▸ **Extracted data entries**
_ _ _ _ _

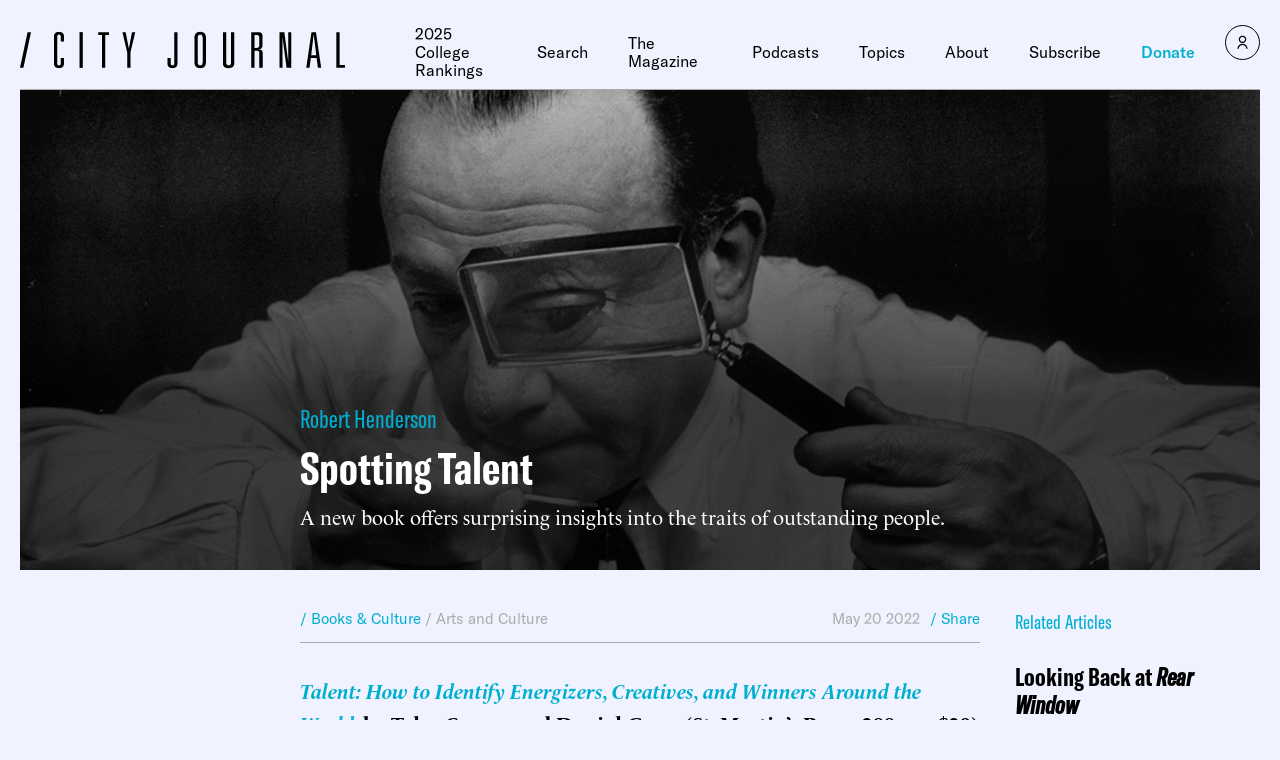

--- FILE ---
content_type: text/javascript;charset=utf-8
request_url: https://id.cxense.com/public/user/id?json=%7B%22identities%22%3A%5B%7B%22type%22%3A%22ckp%22%2C%22id%22%3A%22ml30ezihtihy0a81%22%7D%2C%7B%22type%22%3A%22lst%22%2C%22id%22%3A%222bt172v2g201516fbospmplo2v%22%7D%2C%7B%22type%22%3A%22cst%22%2C%22id%22%3A%222bt172v2g201516fbospmplo2v%22%7D%5D%7D&callback=cXJsonpCB1
body_size: 188
content:
/**/
cXJsonpCB1({"httpStatus":200,"response":{"userId":"cx:s14domuei5nx3uqy29urg5foq:3r03uzzh4jx1f","newUser":true}})

--- FILE ---
content_type: text/javascript;charset=utf-8
request_url: https://p1cluster.cxense.com/p1.js
body_size: 100
content:
cX.library.onP1('2bt172v2g201516fbospmplo2v');
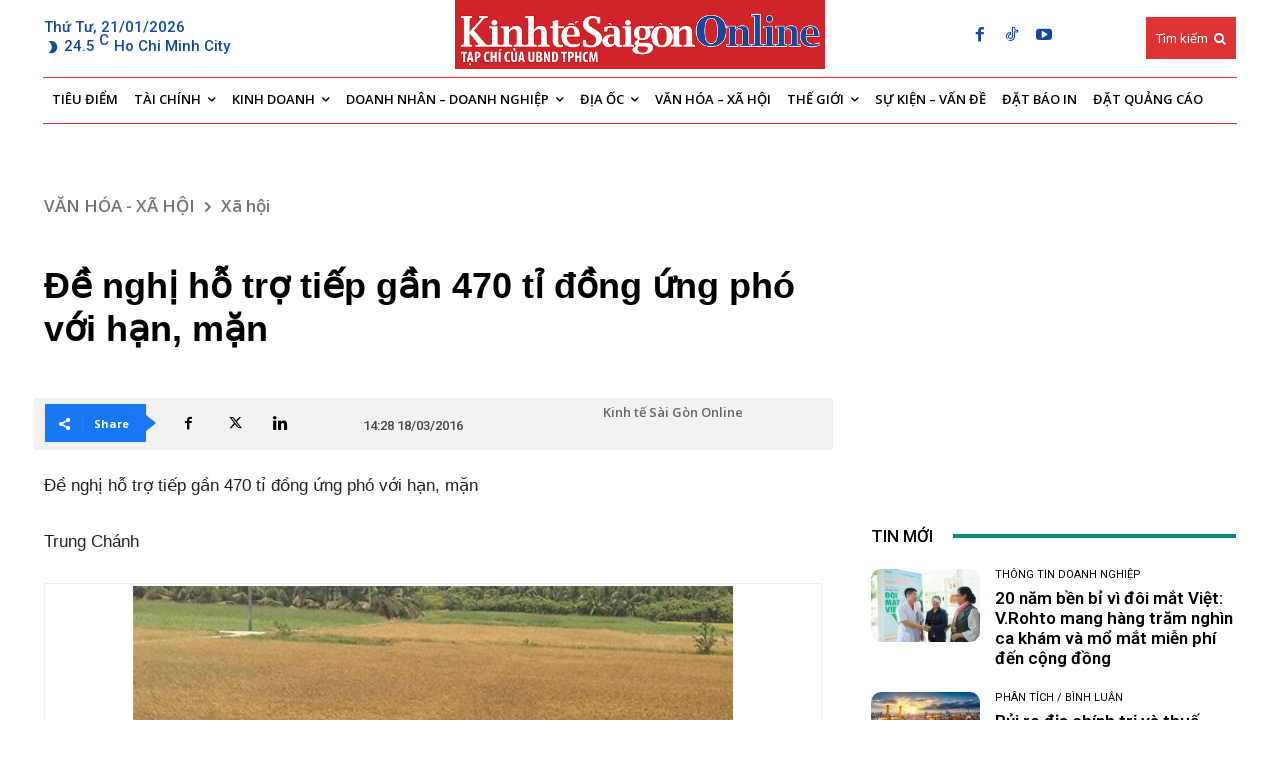

--- FILE ---
content_type: text/html
request_url: https://sgtt.thesaigontimes.vn/quangcao/top7.htm
body_size: 75
content:
<html>
<head>
    <!-- Google tag (gtag.js) -->
	<!-- Google tag (gtag.js) 17122024-->
	<script async src="https://www.googletagmanager.com/gtag/js?id=G-NDF292FF80"></script>
	<script>
  	window.dataLayer = window.dataLayer || [];
  	function gtag(){dataLayer.push(arguments);}
  	gtag('js', new Date());

  	gtag('config', 'G-NDF292FF80');
	</script>

    
	<title>Qc sgtt GA4</title>
	<meta name="viewport" content="width=device-width, initial-scale=1"/>
	
    <meta http-equiv="refresh" content="300"/>
    <meta name="robots" content="noindex, nofollow"/>
    <meta name="googlebot" content="noindex, nofollow"/>
    <meta http-equiv="expires" content="Wed, 27 Feb 2024 08:21:57 GMT" />
    
</head>
<body style="text-align:center; border:0px; margin:2px">
<div id="sgtt_default" align="center" valign="top">
    <a href="https://sgtt.thesaigontimes.vn/top-7-viet-nam.html" target="_blank"><img src="minitop72401.jpg" width="300px" alt="" /></a> 
</div>
</body>
</html>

_ _ _ _ _

▸ **The problem**
Beginning with the line that holds "<title>Qc sgtt GA4</title>", copy the entries exactly to their last line, and leave out every earlier line.

▸ **Worked solution**
	<title>Qc sgtt GA4</title>
	<meta name="viewport" content="width=device-width, initial-scale=1"/>
	
    <meta http-equiv="refresh" content="300"/>
    <meta name="robots" content="noindex, nofollow"/>
    <meta name="googlebot" content="noindex, nofollow"/>
    <meta http-equiv="expires" content="Wed, 27 Feb 2024 08:21:57 GMT" />
    
</head>
<body style="text-align:center; border:0px; margin:2px">
<div id="sgtt_default" align="center" valign="top">
    <a href="https://sgtt.thesaigontimes.vn/top-7-viet-nam.html" target="_blank"><img src="minitop72401.jpg" width="300px" alt="" /></a> 
</div>
</body>
</html>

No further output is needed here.